### [Page excerpt]
--- START ---
# Crown Molding



## Sawdustguy (Dec 30, 2008)

I am back to installing crown in another room. I had some installed by a professional carpenter in my two story foyer because I do not do extension ladders unless absolutely necessary, emergency.

He used backer in some spots and not others. I asked why and he said he uses it only where necessary. This is only 3 3/4" wide crown. I not it is recommended to use backer for the wider sizes, 5" or larger. I would not tell me how he determines where it was necessary, can anyone chime and shed some light on this? I have never used backer on any of the crown I have installed but I have never installed larger then 3 3/4" either.

Thanks

George


----------



## cabinetman (Jul 5, 2007)

I make/use a backer on any size crown if the walls are an installation nightmare...like a block wall. Or any wall where there isn't sufficient installation capability.
.

























.


----------



## TimPa (Jan 27, 2010)
--- END ---
### [Data listing]
--- START ---
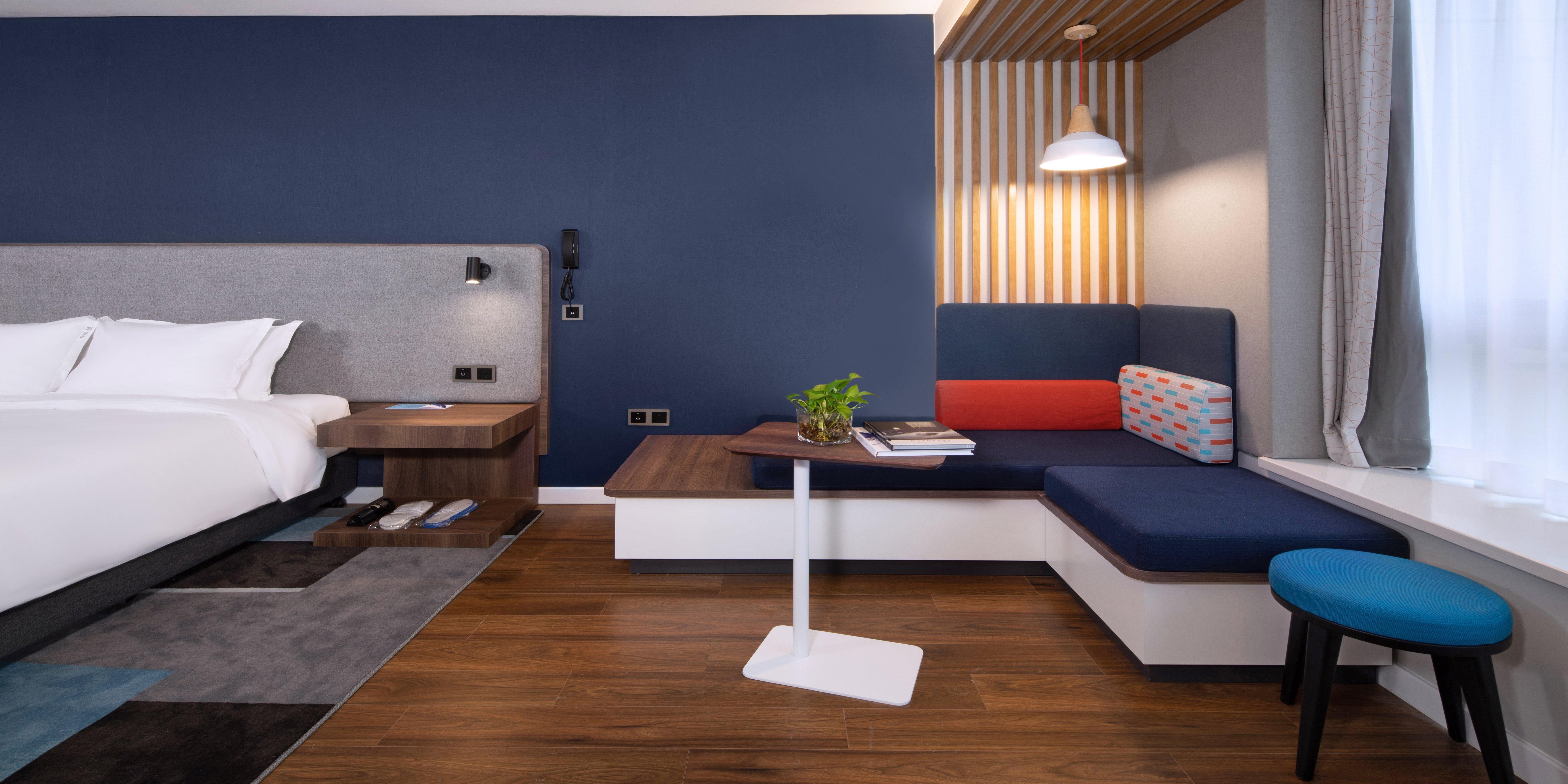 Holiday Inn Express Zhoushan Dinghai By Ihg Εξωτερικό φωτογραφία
--- END ---
--- START ---
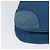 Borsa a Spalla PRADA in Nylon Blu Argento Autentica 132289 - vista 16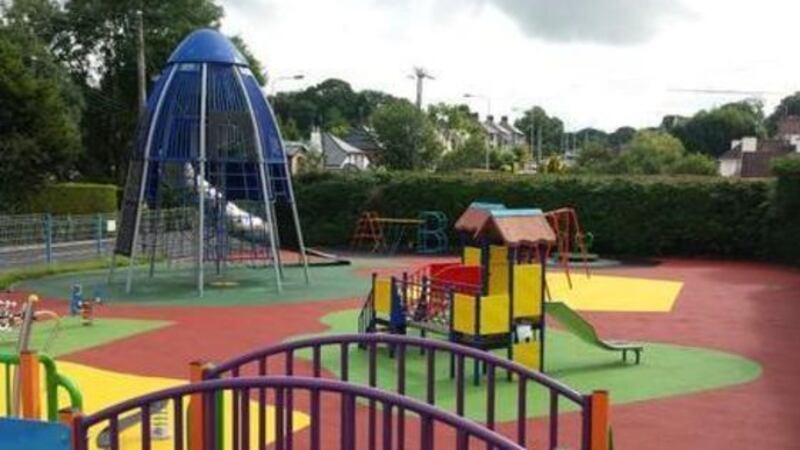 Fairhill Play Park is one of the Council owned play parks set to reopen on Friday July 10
--- END ---
### [Task instructions]
- a) List every username that heads a post in the crown molding thread.
- b) Write the next part of the crown molding thread, picking up right after its last heading.
The lines have nothing to do with the crown molding thread.

### [List of answers]
- a) Sawdustguy, cabinetman, TimPa

- b)
I prefer most of my nails to be into the ceiling plane, since there is sometimes shift between walls and ceiling. when framing a house, the framer can install a "nailer" on the side walls, parallel to the joists. this would give a crown moulding installer something on the ceiling plane to nail to, on the walls that are parallel with the joists. 

nailing crown to located ceiling joists above is easy on the two walls, but if there is no "nailer" on the other two, I install a backer board first. 

in other words, a backer board is used when there is not sufficient nailing material behind (stated above). it can be glued (ceiling and wall surfaces)and nailed into the side wall studs and plate.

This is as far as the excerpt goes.